Why Big Oil should give up its tax breaks
The impact on the bottom line would be minimal and the oil companies might even earn some good will from policymakers and the public.
There's some kind of help you don't really want.
The big oil companies have some stalwart protectors on Capitol Hill who make sure their longstanding tax breaks aren't threatened. Just recently, they helped kill a vote to eliminate subsidies that add up to a little more than $2 billion per year for five big oil companies. Given rising gas prices and the growing need to tackle the national debt, that's a powerful display of legislative muscle.
But Big Oil might be better off giving up these perennially unpopular tax breaks. The impact on the bottom line would be minimal, and the oil companies might earn some credit for a policy shift that's in the public interest -- and probably inevitable anyway.
These tax breaks were mostly established decades ago to stimulate oil drilling and production on U.S. shores. The five firms that qualify for the breaks are now among the most well-established and profitable companies in the world. Two of them--BP and Royal Dutch Shell--aren't even American companies. Along with the other three--Exxon Mobil, Chevron and ConocoPhillips--the five companies combined earned $116 billion in profits in 2011. If the tax breaks were eliminated and the whole tally came straight out of the bottom line, with no offsetting savings, the total decline in profits would be a paltry 1.8 percent.

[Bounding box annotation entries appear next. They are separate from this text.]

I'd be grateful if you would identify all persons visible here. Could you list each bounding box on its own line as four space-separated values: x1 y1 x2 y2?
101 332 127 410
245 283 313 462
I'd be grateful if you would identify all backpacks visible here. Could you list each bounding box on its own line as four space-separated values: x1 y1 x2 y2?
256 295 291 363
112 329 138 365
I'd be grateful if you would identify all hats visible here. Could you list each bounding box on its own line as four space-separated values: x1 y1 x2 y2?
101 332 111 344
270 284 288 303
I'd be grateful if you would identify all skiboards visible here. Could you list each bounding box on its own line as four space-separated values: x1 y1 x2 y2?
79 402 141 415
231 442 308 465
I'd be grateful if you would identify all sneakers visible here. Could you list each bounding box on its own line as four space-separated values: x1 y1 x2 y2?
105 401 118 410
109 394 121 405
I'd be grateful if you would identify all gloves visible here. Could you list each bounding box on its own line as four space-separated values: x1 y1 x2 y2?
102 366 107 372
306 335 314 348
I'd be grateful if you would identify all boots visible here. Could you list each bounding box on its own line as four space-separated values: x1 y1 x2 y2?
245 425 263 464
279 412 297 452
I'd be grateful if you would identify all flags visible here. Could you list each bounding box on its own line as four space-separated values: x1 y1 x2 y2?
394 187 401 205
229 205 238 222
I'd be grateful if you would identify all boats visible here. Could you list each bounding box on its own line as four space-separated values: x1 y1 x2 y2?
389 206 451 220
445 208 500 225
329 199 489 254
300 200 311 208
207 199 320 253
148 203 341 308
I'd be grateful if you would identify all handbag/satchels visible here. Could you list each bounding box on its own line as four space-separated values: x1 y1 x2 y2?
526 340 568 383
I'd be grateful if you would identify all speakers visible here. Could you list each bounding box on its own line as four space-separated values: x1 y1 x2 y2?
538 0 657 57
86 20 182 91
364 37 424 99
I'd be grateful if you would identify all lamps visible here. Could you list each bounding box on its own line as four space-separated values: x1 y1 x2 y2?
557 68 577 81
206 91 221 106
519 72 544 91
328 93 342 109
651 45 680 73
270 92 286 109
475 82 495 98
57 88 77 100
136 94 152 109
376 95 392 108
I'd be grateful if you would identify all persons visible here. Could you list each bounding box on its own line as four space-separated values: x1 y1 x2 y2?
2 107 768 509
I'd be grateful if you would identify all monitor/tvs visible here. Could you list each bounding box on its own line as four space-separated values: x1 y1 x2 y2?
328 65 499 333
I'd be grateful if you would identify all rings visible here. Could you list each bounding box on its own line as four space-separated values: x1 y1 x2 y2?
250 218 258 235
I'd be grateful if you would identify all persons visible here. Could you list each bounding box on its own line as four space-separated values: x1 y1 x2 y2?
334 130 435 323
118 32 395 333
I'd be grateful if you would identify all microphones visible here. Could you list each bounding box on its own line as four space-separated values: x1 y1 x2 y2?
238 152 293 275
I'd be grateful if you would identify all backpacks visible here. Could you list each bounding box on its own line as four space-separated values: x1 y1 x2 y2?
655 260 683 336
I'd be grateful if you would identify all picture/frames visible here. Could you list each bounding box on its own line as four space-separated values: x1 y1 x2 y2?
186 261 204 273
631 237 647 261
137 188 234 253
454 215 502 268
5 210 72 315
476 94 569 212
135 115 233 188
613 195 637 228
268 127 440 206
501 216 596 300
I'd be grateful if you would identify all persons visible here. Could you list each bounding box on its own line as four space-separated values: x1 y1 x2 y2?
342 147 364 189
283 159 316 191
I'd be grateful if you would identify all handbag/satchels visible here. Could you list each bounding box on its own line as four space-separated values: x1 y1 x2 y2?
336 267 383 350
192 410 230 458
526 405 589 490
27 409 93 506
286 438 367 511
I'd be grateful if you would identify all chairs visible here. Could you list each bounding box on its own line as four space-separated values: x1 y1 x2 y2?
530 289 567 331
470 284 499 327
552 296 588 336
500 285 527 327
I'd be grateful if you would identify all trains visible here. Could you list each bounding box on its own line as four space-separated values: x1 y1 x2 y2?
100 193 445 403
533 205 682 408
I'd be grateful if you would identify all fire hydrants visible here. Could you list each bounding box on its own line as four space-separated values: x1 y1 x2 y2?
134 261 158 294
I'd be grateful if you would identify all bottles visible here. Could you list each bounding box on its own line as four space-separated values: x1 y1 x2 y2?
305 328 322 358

Most economists disagree with Republicans such as Senate Minority Leader Mitch McConnell, who says that killing the tax breaks would raise pump prices for motorists. With oil selling well over $100 per barrel, oil companies are making a profit on virtually all the oil they pull from the ground. So there would be no reason to cut back on supply because of a small change in their tax status. Oil and gasoline prices are set by global supply and demand—not by tax policies in any one country—so American drivers would probably feel none of the impact from a slightly higher tax rate on oil companies.
Besides, the tax breaks will probably be killed over the next couple of years no matter what happens to oil prices. Republicans and Democrats are converging toward the view that with Washington in so much debt, corporate giveaways that once went largely unnoticed can no longer continue. One key Republican, House Budget Committee Chairman Paul Ryan, says the oil subsidies should go, and he's likely to gain adherents if he presses the case.
But nobody in Washington gives something up without trying to get something in return. That means the tax breaks will probably be a bargaining chip in a big battle over corporate tax reform, which could come as early as next year. Many people of both parties think the U.S corporate tax rate of 35 percent—one of the highest among developed countries—needs to come down. Even President Obama has said he'd consider a lower corporate tax rate if reforms included fewer loopholes and subsidies. So getting rid of the Big Oil tax breaks might be part of a tradeoff that includes lower overall rates.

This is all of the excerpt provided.